Bioremediation (also known as biological treatment or biotreatment) uses microorganisms (bacteria and fungi) to biologically degrade hydrocarbon-contaminated waste into nontoxic residues. The objective of biotreatment is to accelerate the natural decomposition process by controlling oxygen, temperature, moisture, and nutrient parameters. Land application is a form of bioremediation that is described in greater detail in a separate fact sheet. This fact sheet focuses on forms of bioremediation technology that take place in more intensively managed programs, such as composting, vermiculture, and bioreactors. McMillen et al. (2004) summarizes over ten years of experience in biotreating exploration and production wastes and offers ten lessons learned.

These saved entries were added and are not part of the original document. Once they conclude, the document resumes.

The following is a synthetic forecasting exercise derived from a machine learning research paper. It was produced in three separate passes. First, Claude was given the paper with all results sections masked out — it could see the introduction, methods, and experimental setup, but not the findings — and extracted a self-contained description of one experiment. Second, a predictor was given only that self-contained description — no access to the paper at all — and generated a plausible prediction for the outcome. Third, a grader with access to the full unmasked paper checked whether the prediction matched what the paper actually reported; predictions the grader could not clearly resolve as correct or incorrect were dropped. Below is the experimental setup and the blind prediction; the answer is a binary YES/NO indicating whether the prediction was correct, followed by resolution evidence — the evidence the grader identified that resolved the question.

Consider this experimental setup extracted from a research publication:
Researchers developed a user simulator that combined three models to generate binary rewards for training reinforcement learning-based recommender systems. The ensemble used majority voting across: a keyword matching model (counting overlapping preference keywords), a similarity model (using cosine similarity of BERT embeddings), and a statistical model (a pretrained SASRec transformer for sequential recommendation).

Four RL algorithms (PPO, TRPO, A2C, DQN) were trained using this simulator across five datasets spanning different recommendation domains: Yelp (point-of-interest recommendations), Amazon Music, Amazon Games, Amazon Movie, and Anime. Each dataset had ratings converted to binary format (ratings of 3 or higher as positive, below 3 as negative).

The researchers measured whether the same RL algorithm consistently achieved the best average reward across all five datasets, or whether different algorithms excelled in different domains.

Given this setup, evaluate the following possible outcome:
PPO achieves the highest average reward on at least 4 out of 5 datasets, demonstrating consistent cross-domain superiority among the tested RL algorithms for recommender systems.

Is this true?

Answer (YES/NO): NO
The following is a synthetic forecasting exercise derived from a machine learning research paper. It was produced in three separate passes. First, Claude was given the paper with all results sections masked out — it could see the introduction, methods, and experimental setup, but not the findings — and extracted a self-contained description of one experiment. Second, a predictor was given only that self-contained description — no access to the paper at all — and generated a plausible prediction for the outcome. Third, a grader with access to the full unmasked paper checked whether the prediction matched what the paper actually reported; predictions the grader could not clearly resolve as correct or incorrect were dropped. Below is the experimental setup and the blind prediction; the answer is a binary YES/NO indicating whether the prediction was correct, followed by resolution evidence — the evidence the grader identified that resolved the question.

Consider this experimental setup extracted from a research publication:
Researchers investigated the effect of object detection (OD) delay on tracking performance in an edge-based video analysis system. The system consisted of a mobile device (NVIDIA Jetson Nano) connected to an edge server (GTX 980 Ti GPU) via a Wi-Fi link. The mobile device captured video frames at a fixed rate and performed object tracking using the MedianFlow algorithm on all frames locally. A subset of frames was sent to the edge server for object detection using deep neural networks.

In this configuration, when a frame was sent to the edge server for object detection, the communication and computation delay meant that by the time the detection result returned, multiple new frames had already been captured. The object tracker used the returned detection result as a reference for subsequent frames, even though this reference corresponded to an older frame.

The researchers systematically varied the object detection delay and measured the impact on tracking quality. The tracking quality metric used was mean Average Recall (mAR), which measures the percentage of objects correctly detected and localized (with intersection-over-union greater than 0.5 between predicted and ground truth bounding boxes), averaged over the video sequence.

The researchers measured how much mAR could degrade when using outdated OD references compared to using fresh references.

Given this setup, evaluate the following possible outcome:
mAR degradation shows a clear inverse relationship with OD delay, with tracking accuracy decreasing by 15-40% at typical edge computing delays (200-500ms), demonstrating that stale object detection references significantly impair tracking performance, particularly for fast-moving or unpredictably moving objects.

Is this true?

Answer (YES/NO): NO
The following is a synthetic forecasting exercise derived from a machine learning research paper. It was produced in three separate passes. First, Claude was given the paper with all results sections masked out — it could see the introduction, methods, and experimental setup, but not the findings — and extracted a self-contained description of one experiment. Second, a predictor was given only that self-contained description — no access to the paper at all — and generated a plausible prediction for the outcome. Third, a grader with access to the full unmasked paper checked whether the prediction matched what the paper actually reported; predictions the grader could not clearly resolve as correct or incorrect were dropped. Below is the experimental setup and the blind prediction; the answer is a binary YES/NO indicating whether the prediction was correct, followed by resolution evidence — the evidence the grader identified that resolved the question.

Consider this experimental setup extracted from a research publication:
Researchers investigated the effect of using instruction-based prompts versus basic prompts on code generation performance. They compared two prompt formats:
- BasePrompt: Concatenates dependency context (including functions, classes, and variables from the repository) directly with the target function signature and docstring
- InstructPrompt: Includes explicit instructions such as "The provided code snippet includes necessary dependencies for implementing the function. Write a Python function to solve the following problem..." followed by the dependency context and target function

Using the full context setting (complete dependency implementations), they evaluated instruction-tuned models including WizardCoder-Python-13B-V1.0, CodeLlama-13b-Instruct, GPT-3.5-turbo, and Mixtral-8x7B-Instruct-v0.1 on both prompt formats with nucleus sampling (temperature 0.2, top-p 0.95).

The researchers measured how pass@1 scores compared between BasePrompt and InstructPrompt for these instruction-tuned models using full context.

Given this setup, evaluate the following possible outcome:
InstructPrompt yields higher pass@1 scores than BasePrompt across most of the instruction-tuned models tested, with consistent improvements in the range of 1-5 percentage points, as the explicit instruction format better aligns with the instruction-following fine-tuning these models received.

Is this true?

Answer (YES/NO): NO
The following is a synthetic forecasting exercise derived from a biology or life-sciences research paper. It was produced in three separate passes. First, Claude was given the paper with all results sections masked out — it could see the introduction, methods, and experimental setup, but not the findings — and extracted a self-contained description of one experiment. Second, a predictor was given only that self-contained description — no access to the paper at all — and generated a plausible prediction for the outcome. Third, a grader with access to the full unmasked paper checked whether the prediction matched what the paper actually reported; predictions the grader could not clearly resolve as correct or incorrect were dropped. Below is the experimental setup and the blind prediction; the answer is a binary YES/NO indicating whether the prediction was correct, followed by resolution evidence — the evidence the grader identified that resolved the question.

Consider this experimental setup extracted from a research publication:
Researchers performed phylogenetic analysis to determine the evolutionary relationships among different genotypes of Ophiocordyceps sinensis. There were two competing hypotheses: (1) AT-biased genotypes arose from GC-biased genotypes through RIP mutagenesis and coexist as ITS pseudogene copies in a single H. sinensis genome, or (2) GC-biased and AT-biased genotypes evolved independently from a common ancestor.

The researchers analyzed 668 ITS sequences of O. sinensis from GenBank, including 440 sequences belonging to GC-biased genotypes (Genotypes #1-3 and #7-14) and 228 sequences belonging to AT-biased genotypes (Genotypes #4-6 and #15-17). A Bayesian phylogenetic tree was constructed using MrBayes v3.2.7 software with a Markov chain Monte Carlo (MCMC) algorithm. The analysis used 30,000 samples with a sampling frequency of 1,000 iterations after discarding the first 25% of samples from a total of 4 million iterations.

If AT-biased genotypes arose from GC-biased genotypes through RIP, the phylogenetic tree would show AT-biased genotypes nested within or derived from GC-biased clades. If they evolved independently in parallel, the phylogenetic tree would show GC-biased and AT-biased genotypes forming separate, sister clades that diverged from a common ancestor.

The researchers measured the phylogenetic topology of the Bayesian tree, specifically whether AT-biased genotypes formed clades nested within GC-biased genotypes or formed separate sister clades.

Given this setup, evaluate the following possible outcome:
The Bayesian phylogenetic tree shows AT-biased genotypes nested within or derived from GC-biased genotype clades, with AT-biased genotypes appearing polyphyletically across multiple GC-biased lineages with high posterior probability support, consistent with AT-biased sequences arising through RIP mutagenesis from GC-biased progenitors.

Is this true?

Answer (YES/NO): NO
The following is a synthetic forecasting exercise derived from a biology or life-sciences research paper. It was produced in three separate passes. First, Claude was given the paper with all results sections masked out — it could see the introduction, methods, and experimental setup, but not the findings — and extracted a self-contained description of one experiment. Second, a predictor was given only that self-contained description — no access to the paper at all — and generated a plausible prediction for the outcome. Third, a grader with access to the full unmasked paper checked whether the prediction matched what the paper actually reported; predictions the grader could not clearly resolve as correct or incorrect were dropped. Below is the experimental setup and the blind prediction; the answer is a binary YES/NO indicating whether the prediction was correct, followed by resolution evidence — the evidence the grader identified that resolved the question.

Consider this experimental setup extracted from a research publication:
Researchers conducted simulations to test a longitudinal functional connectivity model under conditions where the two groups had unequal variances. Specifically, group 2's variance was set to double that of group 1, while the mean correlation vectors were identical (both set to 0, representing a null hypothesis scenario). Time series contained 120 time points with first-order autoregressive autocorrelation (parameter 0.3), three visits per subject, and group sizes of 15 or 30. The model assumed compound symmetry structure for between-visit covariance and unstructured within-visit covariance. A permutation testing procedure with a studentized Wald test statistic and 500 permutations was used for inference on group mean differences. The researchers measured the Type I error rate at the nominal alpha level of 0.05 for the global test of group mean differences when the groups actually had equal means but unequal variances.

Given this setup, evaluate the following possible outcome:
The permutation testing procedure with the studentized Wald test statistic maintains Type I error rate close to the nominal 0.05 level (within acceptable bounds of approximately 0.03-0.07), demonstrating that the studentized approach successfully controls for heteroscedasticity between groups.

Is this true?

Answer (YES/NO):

Bioremediation decisions can be facilitated through the use of risk-based decision making (RBDM), a process that uses risk considerations to develop cleanup levels that are environmentally acceptable for the given characteristics and anticipated land use of a specific site. The application of RBDM for cleaning up contaminated exploration and production sites is detailed in a book published by the U.S. Department of Energy and the Petroleum Environmental Research Forum, titled, Risk-Based Decision-Making for Assessing Petroleum Impacts at Exploration and Production Sites (McMillen et al. 2001).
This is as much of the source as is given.